* Brief: Copy the stretch of the text about D.C.'s schools from "But D.C., like" through "full academic recovery.", swapping "chronically absent" for "persistently absent".

* Text:
═══
Grant helmed D.C.’s state superintendent office through most of the pandemic. During her tenure, the city also adopted new social studies standards that include more representation for people of color and became the first jurisdiction in the country with universal menstrual health standards. The city’s graduation rate has climbed slightly from about 75 percent during the 2021-22 school year to more than 76 percent last year, and officials opened the Advanced Technical Center, which trains students for careers in nursing and cybersecurity.
But D.C., like communities across the nation, is still feeling the aftershocks of the pandemic. Schools throughout the city continue to struggle to get students to attend consistently — 43 percent of children were chronically absent last year, meaning they had missed at least 18 days of class. And test scores are lower than they were before the pandemic, indicating that students have yet to make a full academic recovery.
Grant has also come under fire for her agency’s handling of transportation services for 4,000 children with physical and intellectual disabilities. A group of D.C. parents, along with a disability rights organization, last week alleged in a lawsuit that officials are failing to transport these students to and from school on time — causing disruptions and, in some cases, threatening students’ health.
A spokesman for the superintendent’s office declined to comment on the lawsuit because the agency does not comment on pending litigation. But officials, including Grant, have previously acknowledged problems with the school bus service and pointed to a national shortage of drivers. Officials created a website that shows which buses are running behind and vowed to reimburse families who make other travel arrangements for their children.
═══
Spatial grounding data:
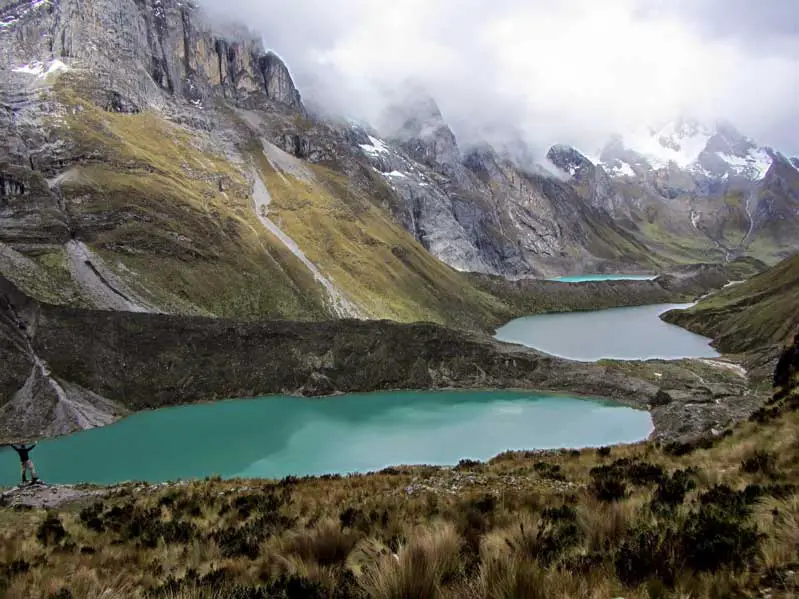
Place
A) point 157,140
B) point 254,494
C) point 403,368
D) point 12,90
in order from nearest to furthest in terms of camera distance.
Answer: point 254,494
point 403,368
point 12,90
point 157,140

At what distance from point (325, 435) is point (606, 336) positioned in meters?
75.5

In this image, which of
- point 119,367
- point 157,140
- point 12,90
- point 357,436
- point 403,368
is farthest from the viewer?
point 157,140

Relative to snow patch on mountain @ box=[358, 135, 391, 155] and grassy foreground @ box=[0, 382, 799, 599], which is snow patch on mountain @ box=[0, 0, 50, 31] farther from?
grassy foreground @ box=[0, 382, 799, 599]

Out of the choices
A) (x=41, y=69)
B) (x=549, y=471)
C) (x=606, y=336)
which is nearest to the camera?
(x=549, y=471)

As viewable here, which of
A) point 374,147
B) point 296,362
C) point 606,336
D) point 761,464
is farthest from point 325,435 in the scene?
point 374,147

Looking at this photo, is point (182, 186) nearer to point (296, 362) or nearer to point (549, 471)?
point (296, 362)

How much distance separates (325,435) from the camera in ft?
169

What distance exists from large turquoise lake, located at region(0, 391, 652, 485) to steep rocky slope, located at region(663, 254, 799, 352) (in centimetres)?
4135

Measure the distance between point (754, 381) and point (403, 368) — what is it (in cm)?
4094

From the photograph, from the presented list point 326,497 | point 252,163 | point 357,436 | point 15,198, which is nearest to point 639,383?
point 357,436

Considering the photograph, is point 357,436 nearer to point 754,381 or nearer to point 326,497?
point 326,497

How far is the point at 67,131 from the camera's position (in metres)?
91.2

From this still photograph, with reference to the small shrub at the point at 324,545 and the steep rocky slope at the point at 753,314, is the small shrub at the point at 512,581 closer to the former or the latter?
the small shrub at the point at 324,545

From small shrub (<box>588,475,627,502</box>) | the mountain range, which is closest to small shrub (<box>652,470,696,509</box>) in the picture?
═══
* Written response:
But D.C., like communities across the nation, is still feeling the aftershocks of the pandemic. Schools throughout the city continue to struggle to get students to attend consistently — 43 percent of children were persistently absent last year, meaning they had missed at least 18 days of class. And test scores are lower than they were before the pandemic, indicating that students have yet to make a full academic recovery.